■ **WRITTEN INSTRUCTION**: Please count the lines in the material below that contain the string "cart". Reply with the number only.

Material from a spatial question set

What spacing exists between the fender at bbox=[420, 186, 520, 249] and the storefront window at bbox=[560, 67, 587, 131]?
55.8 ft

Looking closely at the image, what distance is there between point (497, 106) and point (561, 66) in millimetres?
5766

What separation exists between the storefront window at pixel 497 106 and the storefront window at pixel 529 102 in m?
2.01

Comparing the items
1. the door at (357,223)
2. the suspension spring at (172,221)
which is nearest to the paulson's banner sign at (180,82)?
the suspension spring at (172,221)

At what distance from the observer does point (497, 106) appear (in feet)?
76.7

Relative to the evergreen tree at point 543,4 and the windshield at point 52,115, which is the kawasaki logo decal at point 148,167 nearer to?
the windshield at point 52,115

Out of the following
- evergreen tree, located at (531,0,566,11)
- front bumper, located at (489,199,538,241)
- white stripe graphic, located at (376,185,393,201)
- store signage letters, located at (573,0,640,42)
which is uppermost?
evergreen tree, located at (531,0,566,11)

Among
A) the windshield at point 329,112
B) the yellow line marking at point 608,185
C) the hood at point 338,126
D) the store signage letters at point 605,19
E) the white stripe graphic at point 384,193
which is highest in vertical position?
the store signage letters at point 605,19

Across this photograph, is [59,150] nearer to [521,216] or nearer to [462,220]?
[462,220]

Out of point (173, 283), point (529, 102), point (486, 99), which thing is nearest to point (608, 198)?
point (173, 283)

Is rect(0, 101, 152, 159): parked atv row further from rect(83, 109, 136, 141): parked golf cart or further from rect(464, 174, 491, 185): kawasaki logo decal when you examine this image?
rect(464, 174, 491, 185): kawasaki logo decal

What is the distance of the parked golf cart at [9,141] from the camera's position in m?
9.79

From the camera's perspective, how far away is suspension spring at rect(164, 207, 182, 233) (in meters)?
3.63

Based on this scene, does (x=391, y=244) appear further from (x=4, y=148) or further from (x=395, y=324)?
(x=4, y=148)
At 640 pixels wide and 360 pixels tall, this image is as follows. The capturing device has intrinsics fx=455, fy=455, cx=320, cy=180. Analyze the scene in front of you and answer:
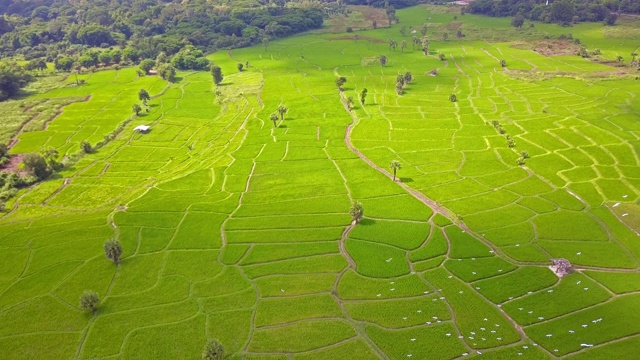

■ **RESULT OF THE EXERCISE**: 2